William defends his brother, successfully, against the resulting manslaughter charge. During the trial, however, certain allegations emerge. According to the prosecution, Tobias has been in the habit of ordering a boy or two to be sent to his room late at night, where they remain for some hours, receiving his private instruction. It doesn’t help when his wife, Josephine, testifies that she ‘cannot say’ what Tobias gets up to in Silk Street at night, having moved to a house in Shoreditch, unable to stand ‘what goes on in that awful place’.

It is all hearsay, argues William. The lies of wicked children and
disgruntled former employees. Still, the details of these alleged divertissements — constricting fingers, bruising hands, unnatural connections — cannot be unsaid. The public gallery is full, and Spitalfields’ memory long.

When the case is over, it is thought best — by and for all — that Tobias make a fresh start, somewhere else, a long way away. And so it is that my great-uncle takes ship for America, hoping to bury the corpse of his reputation in foreign soil. He settles on the Chesapeake Coast, where he will come in handy.

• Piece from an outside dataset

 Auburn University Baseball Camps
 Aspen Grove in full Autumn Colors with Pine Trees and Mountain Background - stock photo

In London, meanwhile, William’s appetite for the law is whetted. He devotes more and more time to his practice, which, since Tobias’ not guilty verdict, has been blessed with a lengthy list of clients. He takes a house near the Inns of Court, leaving Joshua to run the Princelet Street home as well as St Bart’s in Silk Street.

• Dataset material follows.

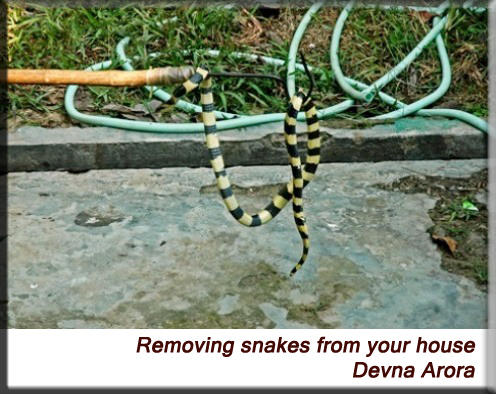 Devna Arora - Removing snakes from your house
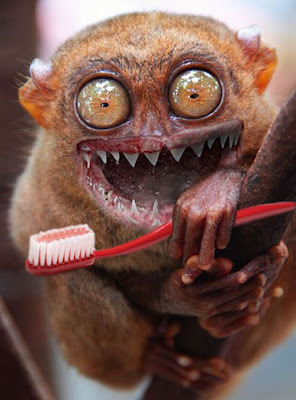 Image of: Endangered Australian Tarseir Weird Pictures Of Animals Weird Endangered Animals Weird Urinals Cute Weird Pictures Of Creaturescute Tarsier Photo Cute Tarsier Vector Online News Icon Funny Cute Tarsier Weird Online News Icon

And what of Marguerite, you may ask? A timely question: that flutter of ribbons is just about to take her place in our story. Tiring of needlework in her mother’s house, Marguerite has married a Mr Percival Grant, the eldest son of the family that will one day be known as the Shipping Grants, but right now operates two leaky barques out of Rotherhithe on the London–New England run.

One night, after a good dinner at the Hardynges’ mahogany table, in front of a merry fire, Percy Grant proffers a box of Virginian snuff and complains, rather too bitterly for courtesy, about its current price. Uncle Joshua takes a generous pinch, and no offence. When he can speak again, he agrees that the high price of American commodities continues to stultify that country’s growth, and declares her little loss to the empire.

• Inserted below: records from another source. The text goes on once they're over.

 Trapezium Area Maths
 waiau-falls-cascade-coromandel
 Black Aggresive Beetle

The Americans’ problem, Percy opines, placing his snuffbox safely back in his pocket, is shortage of labour. ‘Tobacco or cotton,’ he says, ‘it’s all the same.’ He pauses to dab his eyes. ‘The Lord has ordered it very ill. He’s given their side nothing but work, and ours all the idle hands.’

‘Cotton, you say?’ observes Joshua, as the footman pours the port.

Above their heads, Marguerite is visiting her old room. In its centre, Great-aunt Nora agitates a cradle but, despite her mother’s attentions, Baby Barbara remains asleep. Marguerite is not listening to her sister-in-law’s cooing — has moved to the window, in fact, to be free of it, where she plucks aside the edge of the curtain and surveys the familiar shapes of the Spitalfields night.

A cold draught stirs the room, and causes Marguerite’s bare skin a pleasant little shudder. Surely, if Nora would only be quiet, she would hear the pitter-pat of unshod feet upon the ceiling? She closes her eyes and presses her hand to her breast. The wet-nurse rises quietly from her chair to add more coals to the fire.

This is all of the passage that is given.